# Can a Bala Shark and RBP get along?



## Paytheplayer (Dec 14, 2007)

I know this sounds ridiculous, but I atleast have to know for sure. My local Pet shop sells Bala Sharks, and Colombian Sharks for just a couple bucks right now. I know the general rule is, in the long run, everything becomes dinner for RBP's. But I mean, I was told that about snails. I had 4 different colours of snails survive. I put 4 Zebra danio in there, they ate 2 and the other 2 have been in there for 2 months.

So anyways, I was wondering, maybe if I got the Bala to about the same size, could he survive? Or maybe a Colombian Shark since I think they are a tad bit more aggressive? Has anybody tried this?


----------



## ChilDawg (Apr 30, 2006)

That's pretty likely to end badly. They could survive, but it's unlikely.


----------



## Piranha_man (Jan 29, 2005)

They'll get along as nicely as the top sirloin I've got on the grill and I'll get along here in about 5 minutes!

And trust me, as far as I'm concerned, that sirloin and I are gonna get along great!


----------



## Paytheplayer (Dec 14, 2007)

I tried a dojo loach before, and for those of you who haven't seen it, it was probably the most aggressive I have ever seen my RBP's. Those were also on sale for 2 bucks, so I got 2, put one in my community tank and one in the RBP tank. They immediately chased him down and he was gone in literally 15 seconds.

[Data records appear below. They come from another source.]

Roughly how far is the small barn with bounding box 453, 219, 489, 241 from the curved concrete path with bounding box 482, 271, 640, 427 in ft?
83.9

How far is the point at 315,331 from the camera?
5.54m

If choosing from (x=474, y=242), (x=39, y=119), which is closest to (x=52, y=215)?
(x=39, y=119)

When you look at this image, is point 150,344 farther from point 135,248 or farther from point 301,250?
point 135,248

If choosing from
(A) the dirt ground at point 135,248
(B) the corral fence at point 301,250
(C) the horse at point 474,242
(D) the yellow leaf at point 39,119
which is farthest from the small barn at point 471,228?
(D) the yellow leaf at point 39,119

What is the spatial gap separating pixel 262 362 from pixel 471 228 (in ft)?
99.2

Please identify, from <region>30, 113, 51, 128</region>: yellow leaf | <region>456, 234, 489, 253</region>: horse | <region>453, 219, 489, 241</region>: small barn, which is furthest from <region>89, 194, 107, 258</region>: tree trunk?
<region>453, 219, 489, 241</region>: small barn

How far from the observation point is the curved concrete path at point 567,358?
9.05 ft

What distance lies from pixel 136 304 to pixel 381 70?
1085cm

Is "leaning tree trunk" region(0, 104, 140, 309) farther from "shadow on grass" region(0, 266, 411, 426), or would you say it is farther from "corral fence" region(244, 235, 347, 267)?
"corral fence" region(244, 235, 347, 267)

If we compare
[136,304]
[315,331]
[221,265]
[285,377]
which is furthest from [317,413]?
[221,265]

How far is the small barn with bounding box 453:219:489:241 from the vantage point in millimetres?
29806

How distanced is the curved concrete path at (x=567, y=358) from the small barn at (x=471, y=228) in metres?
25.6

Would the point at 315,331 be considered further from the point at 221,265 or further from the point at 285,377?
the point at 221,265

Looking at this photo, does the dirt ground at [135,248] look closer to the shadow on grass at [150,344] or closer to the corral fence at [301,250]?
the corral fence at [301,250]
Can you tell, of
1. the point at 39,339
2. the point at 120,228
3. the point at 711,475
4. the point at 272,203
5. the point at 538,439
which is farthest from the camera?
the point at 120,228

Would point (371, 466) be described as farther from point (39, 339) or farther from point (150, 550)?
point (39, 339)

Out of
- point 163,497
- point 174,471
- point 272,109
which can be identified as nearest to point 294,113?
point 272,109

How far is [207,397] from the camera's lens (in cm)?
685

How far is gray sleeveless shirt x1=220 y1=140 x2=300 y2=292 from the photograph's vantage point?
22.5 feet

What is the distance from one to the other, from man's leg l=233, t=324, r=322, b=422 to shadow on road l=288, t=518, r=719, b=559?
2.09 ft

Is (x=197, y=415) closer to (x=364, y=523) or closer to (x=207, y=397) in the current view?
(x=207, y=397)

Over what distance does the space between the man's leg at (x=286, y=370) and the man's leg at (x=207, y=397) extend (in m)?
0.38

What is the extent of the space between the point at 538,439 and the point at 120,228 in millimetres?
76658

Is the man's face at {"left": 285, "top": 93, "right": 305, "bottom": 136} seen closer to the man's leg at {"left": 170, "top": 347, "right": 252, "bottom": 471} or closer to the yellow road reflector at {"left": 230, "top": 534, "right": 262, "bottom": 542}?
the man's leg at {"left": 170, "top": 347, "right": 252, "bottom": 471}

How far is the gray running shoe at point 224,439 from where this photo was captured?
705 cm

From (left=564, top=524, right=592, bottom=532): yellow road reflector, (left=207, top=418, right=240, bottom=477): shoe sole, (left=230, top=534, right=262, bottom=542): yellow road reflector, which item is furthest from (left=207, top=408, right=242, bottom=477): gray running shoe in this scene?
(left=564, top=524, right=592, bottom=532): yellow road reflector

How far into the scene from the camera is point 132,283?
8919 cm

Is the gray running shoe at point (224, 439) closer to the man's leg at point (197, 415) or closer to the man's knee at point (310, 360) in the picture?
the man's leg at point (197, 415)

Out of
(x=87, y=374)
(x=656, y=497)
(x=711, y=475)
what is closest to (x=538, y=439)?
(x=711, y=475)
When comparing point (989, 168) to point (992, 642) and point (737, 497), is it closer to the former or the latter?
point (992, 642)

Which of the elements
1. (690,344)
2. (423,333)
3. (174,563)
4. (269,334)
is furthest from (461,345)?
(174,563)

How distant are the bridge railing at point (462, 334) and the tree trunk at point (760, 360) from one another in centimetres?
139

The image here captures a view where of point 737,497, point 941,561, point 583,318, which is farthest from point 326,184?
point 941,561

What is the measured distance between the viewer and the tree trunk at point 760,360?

So Im guessing maybe more of the same with the Bala or Colombian is what you guys are getting at?


----------



## ChilDawg (Apr 30, 2006)

Paytheplayer said:


> I tried a dojo loach before, and for those of you who haven't seen it, it was probably the most aggressive I have ever seen my RBP's. Those were also on sale for 2 bucks, so I got 2, put one in my community tank and one in the RBP tank. They immediately chased him down and he was gone in literally 15 seconds.
> 
> So Im guessing maybe more of the same with the Bala or Colombian is what you guys are getting at?


No doubt. Not all Ps are snail-killers as a rule, so the fact that your snails made it through doesn't surprise me, but sounds like your ps have already told you their intention towards future tankmates of legitimate size. (It also doesn't surprise me that they'd let smaller fishes go...)


----------



## Paytheplayer (Dec 14, 2007)

Well its weird, theres actually a silver goldfish that they never ate. I gave it to them 3 weeks ago, they approached it a few times, and then eventually left him alone. So I put in 2 goldfish a couple days later, they ate those ones after about 15 mins, and once again left the same silver one alone. So I put 2 silver ones in a week later, and they actually make a point not to eat this guy. Now, once anything else enters the tank, even this goldfish thinks hes one of them now and starts nipping at things.

Thats sorta where I got my idea to try a Bala Shark. Only because they refuse to eat the one goldfish.


----------



## fishguy1313 (Feb 19, 2007)

you are more than welcome to try, but in the end it will be eaten/killed. we wouldn't lie to you. most of us have tried it, or seen it done poorly. good luck!


----------



## PDOGGY (Apr 17, 2008)

fishguy1313 said:


> you are more than welcome to try, but in the end it will be eaten/killed. we wouldn't lie to you. most of us have tried it, or seen it done poorly. good luck!


Oh fishguy1313 will lie to you, just check the thread called "whats the point". A proven liar!


----------



## Paytheplayer (Dec 14, 2007)

PDOGGY said:


> you are more than welcome to try, but in the end it will be eaten/killed. we wouldn't lie to you. most of us have tried it, or seen it done poorly. good luck!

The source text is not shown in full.